Matching String Problems
When the shell executes a command, the regular expression takes the entire output as a string, including the invisible space character.
Some commands output one or more spaces, others do not.
1. \(\) and \{\} must be added before the () symbol and before the {} brackets in an expression.
grep "^\(.*\):.*\1$" /etc/passwd
2. Regular expressions start at the top of the string by default, but if the anchor is at the end of the line, then the regular expression will start at the end.
1. Start searching from the end
2. Start searching from the head
3. Examples of groupings
The first subgroup matches to the string is 7, the last [0-9]*\1 means that it matches to the end of 7 and 7 can contain any number of digits in front of it.

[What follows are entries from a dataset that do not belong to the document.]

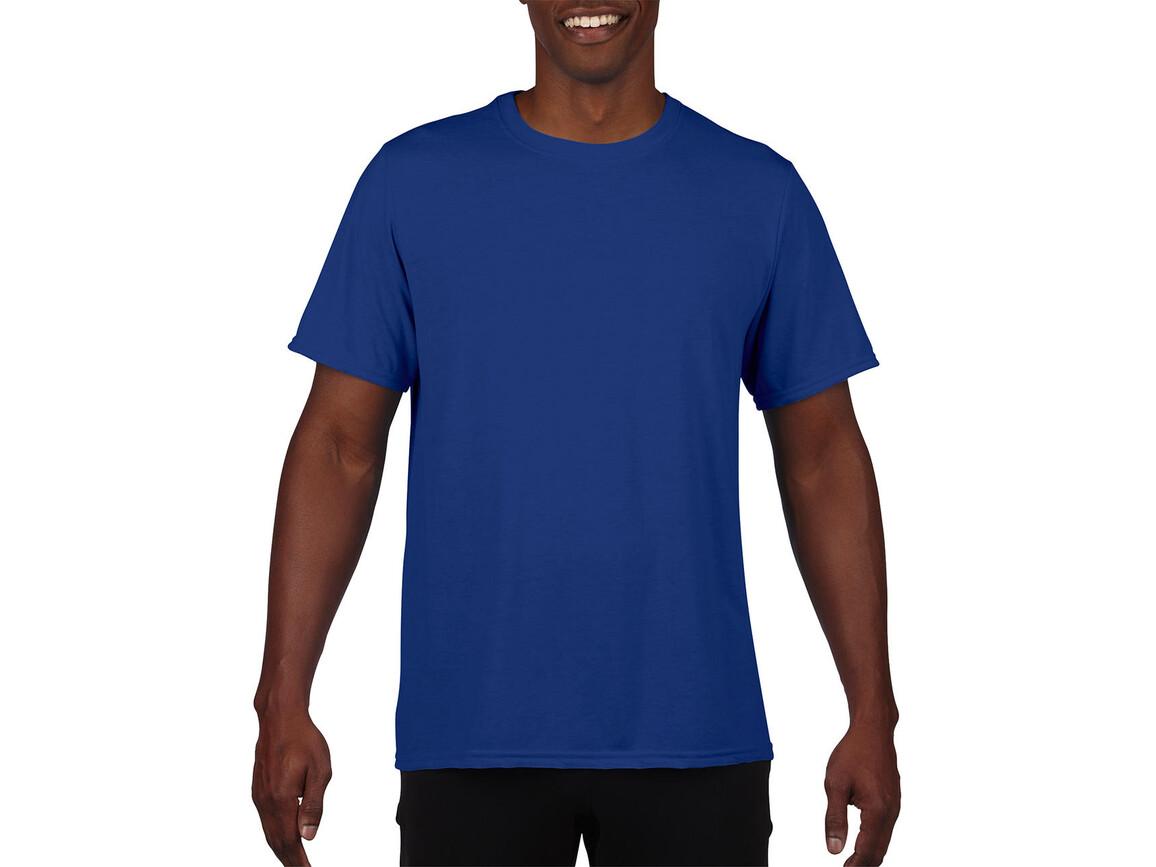Gildan Performance Adult Core T-Shirt, Sport Royal, 3XL bedrucken, Art.-Nr. 011093028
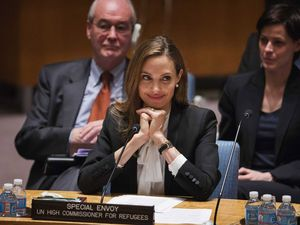 Penampilan Angelina Jolie di Gedung PBB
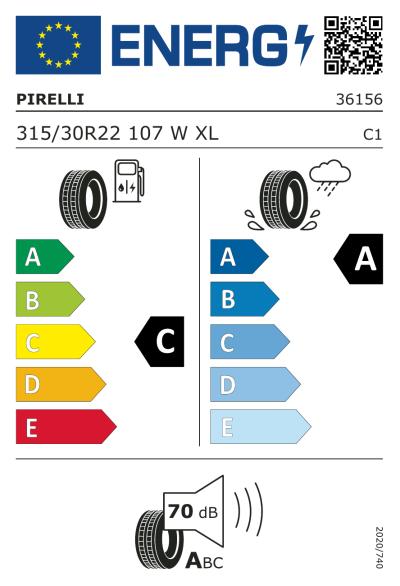 Eu-Märkning Pirelli P Zero All Season 315/30R22 107W XL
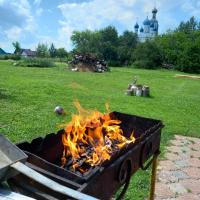 Vacation Home in Sknyatinovo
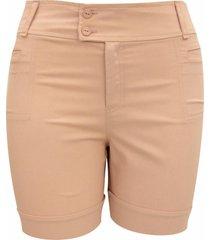 shorts pau a pique bã¡sico rosa - rosa - feminino - dafiti
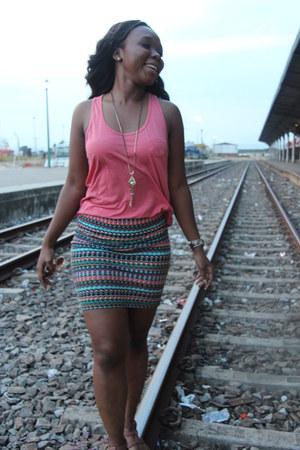 necklace - blouse - skirt - sandals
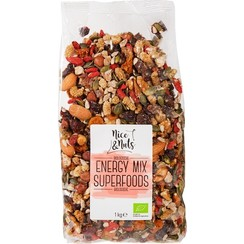 Energy Mix Superfoods 1000 gram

Difference between basic and extended regular
1. Basic Regular Syntax Parentheses and curly braces need to be preceded by the \ symbol for escaping.
grep -w "[0-9]\{2,3\}" /etc/passwd
2. Extended Regular Do not precede parentheses and curly braces with an escape character.
grep -Ew "[0-9]{2,3}" /etc/passwd
egrep -w "[0-9]{2,3}" /etc/passwd
To this regular expression: filter S3 on the _$folder $ end of the placeholder file on the article is introduced to this, more related to regular expression filter placeholder file content, please search for my previous posts or continue to browse the following related articles I hope that you will support me more in the future!